# Texte à examiner

-------

Souffrant d’une petite baisse de régime, la Chine a dévoilé mi-janvier une croissance de 7,7% au cours des trois derniers mois de l’année. Son plus mauvais trimestre en treize ans. Pourtant, la progression reste supérieure à l’objectif fixé par le gouvernement (7,5%). Et, surtout, elle laisse loin derrière les économies développées, en particulier européennes.

Pour les investisseurs, la vigueur de la croissance chinoise ne s’est pourtant pas systématiquement traduite par une bourse flamboyante. Pire, l’an dernier, alors que la progression du PIB était largement positive, la performance de l’indice vedette de la place de Shanghai a reculé de 6,75% (indice Shanghai Composite) et celui de Hongkong (indice Hang Seng) ne s’est élevé que de 2,87%. Le Dax allemand, par ­comparaison, a progressé de 25,48%. Depuis le début de l’année, une grande partie des indices est dans le rouge, mais les pays développés continuent de mener le bal. A l’approche de la fin du mois de janvier, le Dax avait perdu 1,96%, l’indice Hang Seng 5,77% et l’indice Shanghai Composite 3,66%.

-------

# Données fournies
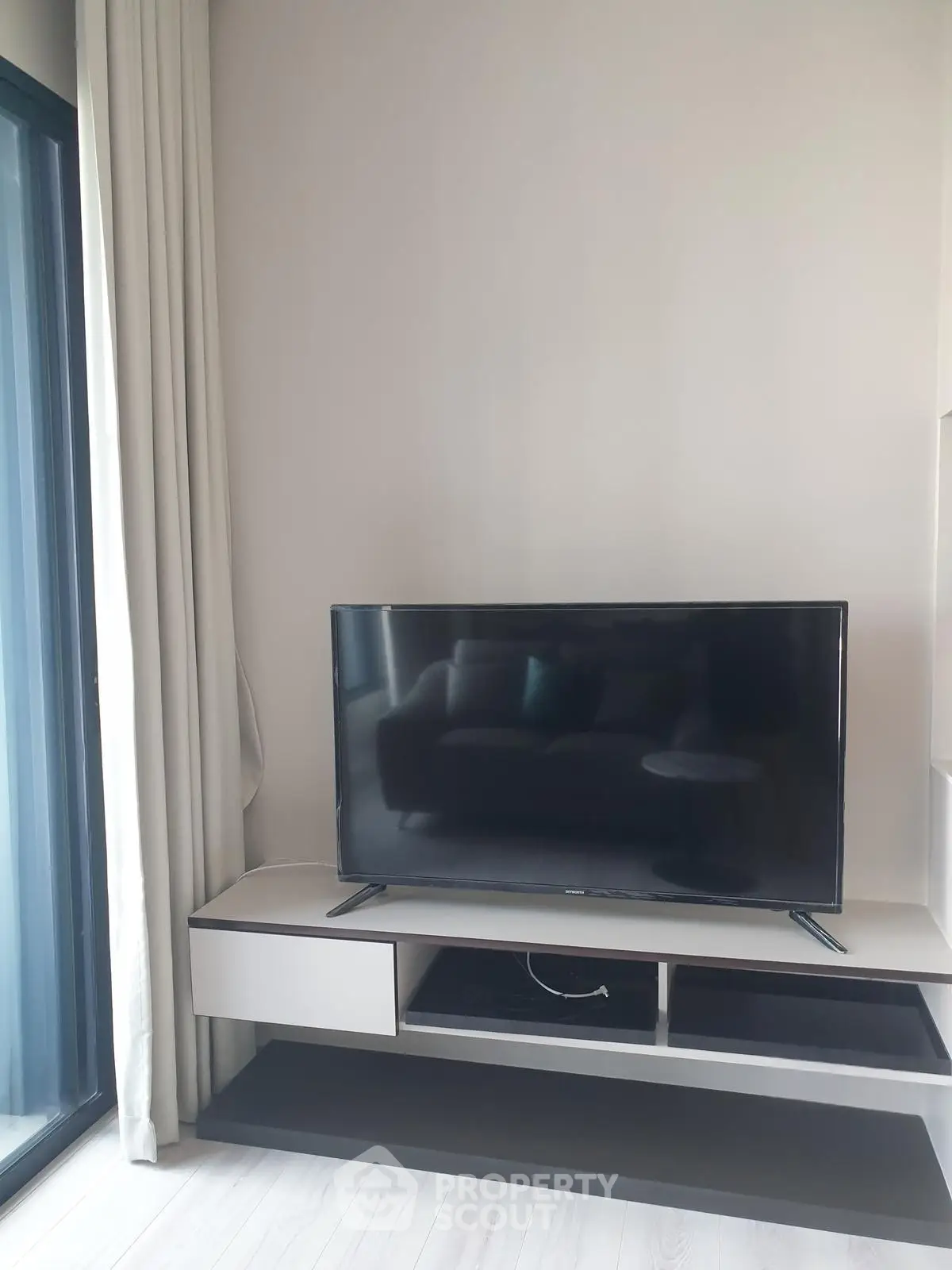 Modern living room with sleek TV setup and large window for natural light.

-------

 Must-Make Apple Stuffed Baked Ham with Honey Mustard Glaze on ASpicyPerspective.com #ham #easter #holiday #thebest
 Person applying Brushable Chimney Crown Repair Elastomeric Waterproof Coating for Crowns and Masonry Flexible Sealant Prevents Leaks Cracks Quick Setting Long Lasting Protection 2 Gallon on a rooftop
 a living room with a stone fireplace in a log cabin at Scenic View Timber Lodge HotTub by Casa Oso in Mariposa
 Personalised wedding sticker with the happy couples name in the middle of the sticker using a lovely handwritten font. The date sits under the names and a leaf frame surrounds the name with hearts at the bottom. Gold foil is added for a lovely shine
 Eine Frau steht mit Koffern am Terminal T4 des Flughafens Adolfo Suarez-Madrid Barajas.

-------

# Mise en pratique
Reformulez sous forme de liste le paragraphe du texte sur la croissance chinoise qui commence par « Pour les investisseurs », en conservant ses faits principaux. Les items fournis ne sont pas nécessaires ici.

# Résultat de l'exercice
- La vigueur de la croissance chinoise ne s'est pas systématiquement traduite par une bourse flamboyante pour les investisseurs.
- L'an dernier, malgré une progression du PIB largement positive :
  - Shanghai Composite : -6,75%
  - Hang Seng (Hongkong) : +2,87%
  - Dax allemand : +25,48%
- Depuis le début de l'année, une grande partie des indices est dans le rouge, mais les pays développés restent en tête.
- À l'approche de la fin janvier :
  - Dax : -1,96%
  - Hang Seng : -5,77%
  - Shanghai Composite : -3,66%